Zo moesten we op een gegeven moment een wijnton fabriceren voor baron Jacobus van Slooten, een man die wijn dronk geheel overeenkomstig zijn achternaam. Het moest daarom een enorm ding worden. Als je deze ton overlangs zou doorzagen, dan zou je twee stevige roeiboten hebben waarmee je vast ook wilde rivieren zou kunnen oversteken. Ideaal als je een noodverbinding wil maken met de overkant, maar verder is zo’n ton nogal onpraktisch en in ieder geval is de constructie van zo’n exemplaar een heel karwei.

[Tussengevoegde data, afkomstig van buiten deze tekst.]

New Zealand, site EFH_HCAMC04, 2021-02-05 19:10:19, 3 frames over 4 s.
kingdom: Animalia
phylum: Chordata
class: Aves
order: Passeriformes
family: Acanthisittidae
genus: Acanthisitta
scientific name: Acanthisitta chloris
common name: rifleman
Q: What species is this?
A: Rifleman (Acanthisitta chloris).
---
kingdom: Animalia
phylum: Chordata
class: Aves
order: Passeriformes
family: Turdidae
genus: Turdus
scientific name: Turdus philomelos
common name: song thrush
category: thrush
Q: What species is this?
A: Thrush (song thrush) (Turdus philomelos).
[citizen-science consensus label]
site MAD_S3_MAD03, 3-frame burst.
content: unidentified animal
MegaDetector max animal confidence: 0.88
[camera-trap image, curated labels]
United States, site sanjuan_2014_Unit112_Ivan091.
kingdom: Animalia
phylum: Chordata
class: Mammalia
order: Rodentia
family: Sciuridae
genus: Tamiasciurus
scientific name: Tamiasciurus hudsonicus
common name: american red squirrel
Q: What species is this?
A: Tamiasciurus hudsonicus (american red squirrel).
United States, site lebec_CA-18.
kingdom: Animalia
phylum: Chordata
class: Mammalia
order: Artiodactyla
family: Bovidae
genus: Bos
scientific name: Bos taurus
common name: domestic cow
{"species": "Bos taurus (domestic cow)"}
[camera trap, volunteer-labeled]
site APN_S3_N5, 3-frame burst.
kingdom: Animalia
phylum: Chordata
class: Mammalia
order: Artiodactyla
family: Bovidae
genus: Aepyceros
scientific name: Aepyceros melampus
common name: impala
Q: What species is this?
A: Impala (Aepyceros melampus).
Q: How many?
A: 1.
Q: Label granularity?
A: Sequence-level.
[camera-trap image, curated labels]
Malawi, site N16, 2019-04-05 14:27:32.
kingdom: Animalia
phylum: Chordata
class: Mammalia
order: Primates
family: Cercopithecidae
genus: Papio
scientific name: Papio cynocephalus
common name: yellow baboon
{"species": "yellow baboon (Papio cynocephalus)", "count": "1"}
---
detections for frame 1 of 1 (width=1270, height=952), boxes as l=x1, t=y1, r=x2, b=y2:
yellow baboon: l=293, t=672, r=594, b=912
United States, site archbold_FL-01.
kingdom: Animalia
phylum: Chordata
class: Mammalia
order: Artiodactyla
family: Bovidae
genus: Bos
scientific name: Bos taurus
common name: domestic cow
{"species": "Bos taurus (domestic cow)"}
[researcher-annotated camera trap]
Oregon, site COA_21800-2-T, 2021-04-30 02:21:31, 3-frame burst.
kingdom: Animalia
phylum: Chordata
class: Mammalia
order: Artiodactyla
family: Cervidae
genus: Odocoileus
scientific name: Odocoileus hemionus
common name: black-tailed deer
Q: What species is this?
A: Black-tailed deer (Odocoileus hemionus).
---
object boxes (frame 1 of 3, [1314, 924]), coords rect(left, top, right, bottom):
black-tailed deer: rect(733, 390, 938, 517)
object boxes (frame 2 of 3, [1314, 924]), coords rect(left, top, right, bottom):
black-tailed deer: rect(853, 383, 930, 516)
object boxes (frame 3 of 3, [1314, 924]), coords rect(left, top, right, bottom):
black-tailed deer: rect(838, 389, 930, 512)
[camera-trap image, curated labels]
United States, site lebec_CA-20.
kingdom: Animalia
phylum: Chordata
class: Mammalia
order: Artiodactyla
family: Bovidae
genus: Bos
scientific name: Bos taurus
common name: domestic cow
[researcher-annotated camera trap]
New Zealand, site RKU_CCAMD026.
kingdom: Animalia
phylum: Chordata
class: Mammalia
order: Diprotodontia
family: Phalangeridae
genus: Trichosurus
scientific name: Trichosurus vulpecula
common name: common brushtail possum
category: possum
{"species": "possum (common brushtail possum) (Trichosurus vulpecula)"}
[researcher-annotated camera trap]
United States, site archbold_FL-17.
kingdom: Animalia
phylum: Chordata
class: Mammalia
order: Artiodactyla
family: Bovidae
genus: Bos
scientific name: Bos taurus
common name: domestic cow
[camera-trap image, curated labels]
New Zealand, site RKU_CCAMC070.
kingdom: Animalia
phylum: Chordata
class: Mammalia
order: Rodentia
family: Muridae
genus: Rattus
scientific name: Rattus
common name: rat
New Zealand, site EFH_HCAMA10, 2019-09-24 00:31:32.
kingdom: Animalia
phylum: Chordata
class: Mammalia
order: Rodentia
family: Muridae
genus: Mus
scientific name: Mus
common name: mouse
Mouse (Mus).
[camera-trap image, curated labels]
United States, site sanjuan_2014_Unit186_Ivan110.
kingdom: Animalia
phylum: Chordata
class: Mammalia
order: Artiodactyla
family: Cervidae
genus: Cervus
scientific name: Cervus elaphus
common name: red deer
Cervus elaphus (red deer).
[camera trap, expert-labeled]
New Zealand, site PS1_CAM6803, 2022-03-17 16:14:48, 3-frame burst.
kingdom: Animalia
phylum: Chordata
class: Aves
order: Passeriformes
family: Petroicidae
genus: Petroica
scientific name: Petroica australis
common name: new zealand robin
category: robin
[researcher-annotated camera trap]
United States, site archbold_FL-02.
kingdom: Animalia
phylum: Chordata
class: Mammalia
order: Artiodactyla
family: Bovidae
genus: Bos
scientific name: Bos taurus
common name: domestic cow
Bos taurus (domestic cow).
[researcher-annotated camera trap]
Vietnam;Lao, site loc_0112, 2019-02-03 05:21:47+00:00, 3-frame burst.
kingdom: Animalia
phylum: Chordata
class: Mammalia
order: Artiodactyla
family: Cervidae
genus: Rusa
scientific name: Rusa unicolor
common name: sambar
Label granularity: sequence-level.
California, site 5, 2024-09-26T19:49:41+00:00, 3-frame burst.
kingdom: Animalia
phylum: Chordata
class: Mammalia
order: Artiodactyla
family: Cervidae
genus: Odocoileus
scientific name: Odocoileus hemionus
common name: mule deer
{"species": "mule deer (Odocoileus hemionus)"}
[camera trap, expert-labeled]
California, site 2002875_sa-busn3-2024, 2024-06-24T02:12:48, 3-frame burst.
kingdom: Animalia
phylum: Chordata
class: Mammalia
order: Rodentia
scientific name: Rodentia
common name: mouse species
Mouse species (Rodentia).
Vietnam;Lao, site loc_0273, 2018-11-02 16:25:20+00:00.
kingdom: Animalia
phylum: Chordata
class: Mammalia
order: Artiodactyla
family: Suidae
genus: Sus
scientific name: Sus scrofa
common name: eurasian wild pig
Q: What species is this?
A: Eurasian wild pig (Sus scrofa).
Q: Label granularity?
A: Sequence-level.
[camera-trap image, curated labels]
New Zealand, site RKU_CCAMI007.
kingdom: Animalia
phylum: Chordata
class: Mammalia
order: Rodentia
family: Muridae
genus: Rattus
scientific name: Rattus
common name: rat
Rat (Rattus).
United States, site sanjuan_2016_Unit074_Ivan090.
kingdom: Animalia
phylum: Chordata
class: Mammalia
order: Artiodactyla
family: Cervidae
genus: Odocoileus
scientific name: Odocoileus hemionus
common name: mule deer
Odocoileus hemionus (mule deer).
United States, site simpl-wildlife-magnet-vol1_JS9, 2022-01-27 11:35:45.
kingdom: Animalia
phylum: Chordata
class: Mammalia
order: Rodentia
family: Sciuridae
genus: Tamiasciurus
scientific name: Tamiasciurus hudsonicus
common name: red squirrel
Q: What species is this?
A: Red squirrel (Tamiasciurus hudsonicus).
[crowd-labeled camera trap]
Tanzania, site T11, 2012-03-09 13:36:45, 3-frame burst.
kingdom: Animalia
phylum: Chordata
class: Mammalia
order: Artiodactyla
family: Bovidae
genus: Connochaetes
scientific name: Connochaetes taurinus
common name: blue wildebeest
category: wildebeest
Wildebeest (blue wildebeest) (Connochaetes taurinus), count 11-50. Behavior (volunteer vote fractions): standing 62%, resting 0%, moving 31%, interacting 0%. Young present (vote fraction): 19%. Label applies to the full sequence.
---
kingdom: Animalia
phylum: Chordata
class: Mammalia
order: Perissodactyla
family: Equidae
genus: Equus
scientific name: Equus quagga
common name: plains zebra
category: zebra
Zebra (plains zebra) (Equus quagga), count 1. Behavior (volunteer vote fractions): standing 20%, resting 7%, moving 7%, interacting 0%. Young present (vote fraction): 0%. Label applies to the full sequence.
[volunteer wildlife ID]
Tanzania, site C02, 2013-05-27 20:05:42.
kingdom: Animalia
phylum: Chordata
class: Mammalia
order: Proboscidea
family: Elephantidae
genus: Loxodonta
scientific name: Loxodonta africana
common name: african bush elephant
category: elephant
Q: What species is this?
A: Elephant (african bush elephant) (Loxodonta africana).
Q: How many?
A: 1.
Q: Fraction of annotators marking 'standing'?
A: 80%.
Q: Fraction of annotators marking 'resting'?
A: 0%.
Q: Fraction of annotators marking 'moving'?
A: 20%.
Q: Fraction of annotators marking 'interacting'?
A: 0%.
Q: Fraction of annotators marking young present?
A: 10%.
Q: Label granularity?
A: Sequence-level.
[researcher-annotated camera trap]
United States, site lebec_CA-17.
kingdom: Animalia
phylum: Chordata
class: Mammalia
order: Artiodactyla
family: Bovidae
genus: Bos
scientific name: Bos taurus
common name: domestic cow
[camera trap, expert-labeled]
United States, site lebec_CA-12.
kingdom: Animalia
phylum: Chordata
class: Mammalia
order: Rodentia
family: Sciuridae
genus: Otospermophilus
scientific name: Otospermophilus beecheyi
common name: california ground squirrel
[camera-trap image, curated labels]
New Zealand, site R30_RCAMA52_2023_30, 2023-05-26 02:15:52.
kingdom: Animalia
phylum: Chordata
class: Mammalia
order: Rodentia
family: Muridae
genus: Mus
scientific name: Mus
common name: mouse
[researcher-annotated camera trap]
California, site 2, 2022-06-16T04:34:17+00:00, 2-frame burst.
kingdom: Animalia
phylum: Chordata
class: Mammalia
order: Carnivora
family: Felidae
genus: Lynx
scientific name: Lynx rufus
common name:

Was de fabricage al een hele klus, dat was nog niets vergeleken met de toer die we moesten uithalen om het ding afgeleverd te krijgen. Met een grote dieplader, waarop de ton met een soort megagrote autogordels was vastgezet gingen we op weg. Het paste maar net op de smallere wegen en ik moet helaas zeggen dat menig vogelhuisje tijdens deze tocht sneuvelde. Het laatste vogelhuisje dat we tegenkwamen zat steviger vast dan gedacht en gewenst, en ik moet zeggen dat we daar toch door overvallen werden. We hoorden een pesterige scherp geluid en daarop volgde meteen een vreemd, klokkend geruis. Vervolgens drong een onmiskenbare wijngeur tot ons door. Op zich niet onprettig, maar toch zeer onverwacht en zeker niet gewenst. Erger werd het toen de hele wagen van de grond loskwam en we in een rode wijnrivier onze weg vervolgden. Hoe we zeker wisten dat het wijn was? Simpel, dat is een kwestie van proeven. Bij beroerde wijn proef je één keer, bij goede wijn iets vaker en bij uitstekende wijn is het lastig op te houden. Het eind van het liedje was dat toen ons wijnvaartuig weer aan de grond stond wij tamelijk zat waren. En dat beëindigde helaas ook mijn carrière als wijnton bouwer…


Loading full article...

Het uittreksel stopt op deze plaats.